• [EXERCISE]:
Copy the lines of the material starting at the one containing "this 758×505 image." and ending at the one containing "broken roof section [268, 140, 480, 201]", replacing "detector" with "scanner" and keeping everything else unchanged. Return only those lines.

• [MATERIALS PROVIDED]:
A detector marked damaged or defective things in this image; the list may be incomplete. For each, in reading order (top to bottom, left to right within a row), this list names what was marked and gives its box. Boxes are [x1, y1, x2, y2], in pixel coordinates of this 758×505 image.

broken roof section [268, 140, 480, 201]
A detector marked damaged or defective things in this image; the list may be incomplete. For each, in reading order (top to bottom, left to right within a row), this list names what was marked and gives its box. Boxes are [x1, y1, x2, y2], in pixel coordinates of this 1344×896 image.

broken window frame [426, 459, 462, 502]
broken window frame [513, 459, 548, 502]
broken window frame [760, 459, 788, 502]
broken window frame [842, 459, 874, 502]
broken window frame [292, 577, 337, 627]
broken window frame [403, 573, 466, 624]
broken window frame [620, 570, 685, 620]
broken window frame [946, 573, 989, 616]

* * *

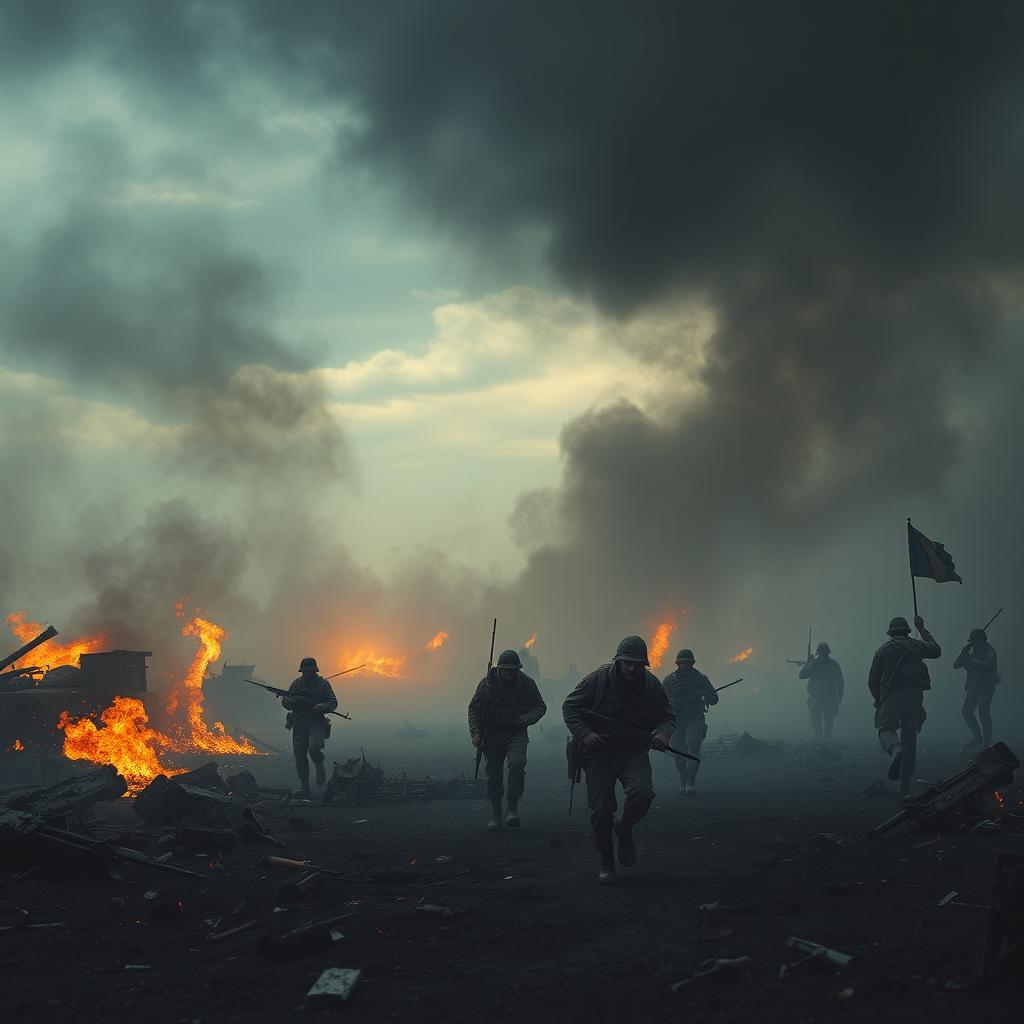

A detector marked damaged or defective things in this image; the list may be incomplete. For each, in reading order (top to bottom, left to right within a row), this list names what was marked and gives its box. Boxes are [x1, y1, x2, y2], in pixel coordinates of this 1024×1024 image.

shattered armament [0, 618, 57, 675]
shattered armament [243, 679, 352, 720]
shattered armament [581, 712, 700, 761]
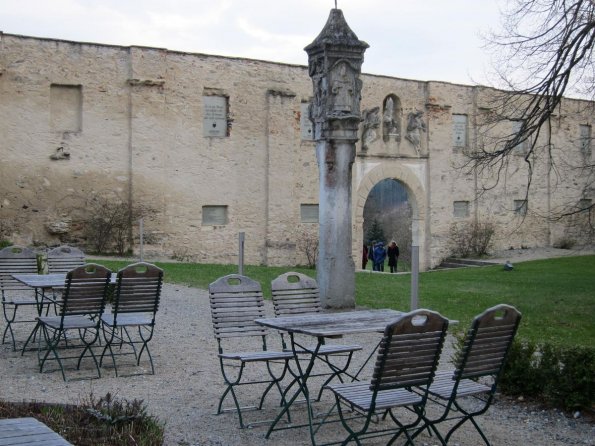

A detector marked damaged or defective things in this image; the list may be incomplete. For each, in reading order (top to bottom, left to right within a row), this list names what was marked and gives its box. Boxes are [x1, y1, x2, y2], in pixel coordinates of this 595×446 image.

...

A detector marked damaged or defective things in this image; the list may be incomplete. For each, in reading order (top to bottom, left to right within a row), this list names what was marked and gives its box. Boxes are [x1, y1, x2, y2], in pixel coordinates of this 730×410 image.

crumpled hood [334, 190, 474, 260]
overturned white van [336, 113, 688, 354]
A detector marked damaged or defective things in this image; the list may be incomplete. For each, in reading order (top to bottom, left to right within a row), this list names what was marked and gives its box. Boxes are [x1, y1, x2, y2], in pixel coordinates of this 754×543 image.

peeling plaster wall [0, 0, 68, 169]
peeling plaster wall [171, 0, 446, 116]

• [OUTPUT]:
A scanner marked damaged or defective things in this image; the list may be incomplete. For each, in reading order (top to bottom, left to right within a row), this list names what was marked and gives its box. Boxes are [x1, y1, x2, y2], in pixel coordinates of this 758×505 image.

broken roof section [268, 140, 480, 201]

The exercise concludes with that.